→ Text block
---*---

I was wrong. It’s often hard for me to admit when I’m wrong, but I feel it’s important to make it clear that I was.

I was wrong about the holidays and I have had to rectify any harm I may have unintentionally caused my family, as a result.

It all started a few years ago, when I joined a Facebook group run by marginalized people, to try to do better about cultural appropriation.

At the time, many members of the group, including myself, had been harmed by some form of Christianity in the past. However many of these individuals were never Christians, unlike me and others who grew up in Christianity/Catholicism. Our pain comes from different places.

I read every post, and absorbed every word that was said wanting to be a better ally and wanting to be a better person.

One day, someone posted something that altered the course of a lot of how I participated in what I believed were secular holidays.

The post said, you can’t celebrate secular Christmas. Christmas is a Christian holiday and if you celebrate you are celebrating Christianity. This was stated more than once in the group where if you celebrated the holiday at all, you were culturally Christian.

---*---

→ To-do list
(1) Reproduce the stretch of the holidays essay from "I read every" through "were culturally Christian.".
(2) Summarize the holidays essay in two sentences.
(3) Write the next part of the essay about being wrong about the holidays, picking up after its final sentence.

(Source data)
---*---

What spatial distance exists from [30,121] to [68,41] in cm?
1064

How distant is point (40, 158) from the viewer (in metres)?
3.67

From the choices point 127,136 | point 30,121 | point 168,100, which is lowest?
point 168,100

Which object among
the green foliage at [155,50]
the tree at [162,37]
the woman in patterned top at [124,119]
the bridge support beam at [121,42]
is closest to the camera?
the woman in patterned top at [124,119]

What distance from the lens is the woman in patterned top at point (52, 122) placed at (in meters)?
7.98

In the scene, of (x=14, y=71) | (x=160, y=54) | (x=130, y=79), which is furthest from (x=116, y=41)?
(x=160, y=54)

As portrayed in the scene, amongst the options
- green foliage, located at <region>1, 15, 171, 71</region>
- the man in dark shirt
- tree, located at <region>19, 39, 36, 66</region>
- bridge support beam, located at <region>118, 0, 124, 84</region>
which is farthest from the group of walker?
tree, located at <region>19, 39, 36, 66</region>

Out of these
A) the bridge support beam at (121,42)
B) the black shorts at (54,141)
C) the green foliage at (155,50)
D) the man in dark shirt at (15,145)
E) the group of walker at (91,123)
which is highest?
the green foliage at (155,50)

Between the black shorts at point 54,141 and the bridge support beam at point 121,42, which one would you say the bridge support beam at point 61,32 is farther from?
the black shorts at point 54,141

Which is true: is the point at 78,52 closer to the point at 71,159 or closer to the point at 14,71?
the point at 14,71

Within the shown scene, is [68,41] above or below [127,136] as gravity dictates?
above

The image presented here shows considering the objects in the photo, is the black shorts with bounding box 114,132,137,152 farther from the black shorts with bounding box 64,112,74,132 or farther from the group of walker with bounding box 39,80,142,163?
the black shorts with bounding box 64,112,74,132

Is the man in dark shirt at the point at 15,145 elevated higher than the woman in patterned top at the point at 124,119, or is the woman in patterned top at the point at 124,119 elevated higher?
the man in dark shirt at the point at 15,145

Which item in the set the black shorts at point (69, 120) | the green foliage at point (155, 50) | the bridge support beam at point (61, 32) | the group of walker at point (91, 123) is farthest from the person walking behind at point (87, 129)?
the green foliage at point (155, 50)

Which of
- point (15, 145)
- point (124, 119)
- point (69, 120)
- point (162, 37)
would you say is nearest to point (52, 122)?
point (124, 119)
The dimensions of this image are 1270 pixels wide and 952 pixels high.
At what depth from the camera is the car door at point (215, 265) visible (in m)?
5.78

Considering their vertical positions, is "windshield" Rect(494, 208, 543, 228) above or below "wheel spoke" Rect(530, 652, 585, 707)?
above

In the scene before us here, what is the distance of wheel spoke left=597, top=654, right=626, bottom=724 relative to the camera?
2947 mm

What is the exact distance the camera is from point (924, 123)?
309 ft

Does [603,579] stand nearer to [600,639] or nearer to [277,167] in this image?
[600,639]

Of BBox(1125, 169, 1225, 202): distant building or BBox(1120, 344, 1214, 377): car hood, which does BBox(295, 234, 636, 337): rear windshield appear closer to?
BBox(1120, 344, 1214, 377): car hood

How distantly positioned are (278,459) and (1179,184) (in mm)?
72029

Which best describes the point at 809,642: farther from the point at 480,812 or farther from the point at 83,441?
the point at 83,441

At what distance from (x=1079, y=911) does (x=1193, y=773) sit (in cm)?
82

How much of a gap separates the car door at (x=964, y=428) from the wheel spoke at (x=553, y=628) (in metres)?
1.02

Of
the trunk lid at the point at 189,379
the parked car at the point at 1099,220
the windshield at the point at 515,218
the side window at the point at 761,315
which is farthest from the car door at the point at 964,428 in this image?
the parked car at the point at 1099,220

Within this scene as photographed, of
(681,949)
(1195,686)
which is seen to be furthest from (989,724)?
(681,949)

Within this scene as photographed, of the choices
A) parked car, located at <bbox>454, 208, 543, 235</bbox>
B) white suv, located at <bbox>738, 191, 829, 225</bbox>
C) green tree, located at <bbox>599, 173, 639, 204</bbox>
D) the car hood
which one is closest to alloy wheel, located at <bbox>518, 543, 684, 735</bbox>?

---*---

→ Answers for this exercise
(1)
I read every post, and absorbed every word that was said wanting to be a better ally and wanting to be a better person.

One day, someone posted something that altered the course of a lot of how I participated in what I believed were secular holidays.

The post said, you can’t celebrate secular Christmas. Christmas is a Christian holiday and if you celebrate you are celebrating Christianity. This was stated more than once in the group where if you celebrated the holiday at all, you were culturally Christian.

(2) The writer admits to having been wrong about the holidays and to having had to rectify any harm this unintentionally caused their family. It began a few years ago in a Facebook group run by marginalized people, where a post stated that secular Christmas can't be celebrated because celebrating Christmas means celebrating Christianity.

(3)
Having been harmed greatly by Christianity and Christians in general I was aghast at that statement and I really took it to heart. I believed that I was participating unwillingly in Christianity by celebrating Christmas.

I have been raised in multiple sects of Christianity. My father comes from a long long line of Catholicism – my paternal grandparents, the first generation of our family in the US from Poland.

My mom’s side of the family is a mix of Irish Catholic, Roman Catholic, Appalachia Baptist, and Mennonite. That evolved into my maternal grandparents being Lutherans.

Because my father divorced his first wife he and my mother had actually exchanged religions by the time they met. My mother had converted to Catholicism some years before and my father had become a Lutheran because he was no longer welcome in the Catholic church.

Wanting to raise us Catholic but unable to, my parents baptized my brother and I as Lutherans.

By the time I was five, scandal at the church had led me to a Methodist Church in my small hometown – one my best friend, at the time, invited me to attend.

By the time I was a preteen, Catholic rules had relaxed around divorce and my mother and I were converted to Catholicism while my father and brother remained religious, but did not attend church.

Being disabled and trans Christianity has always been harmful to me and I was absorbing a lot of those harmful messages. Being trans and being from a small, conservative, religious town meant that I faced a lot of oppression, and by the time I was in my early 20s I had left religion behind entirely.

Meanwhile, Ashtyn and her family had been celebrating Christmas secularly forever. They were not Christians. She did not attend church except for times when friends took her with them because they attended church.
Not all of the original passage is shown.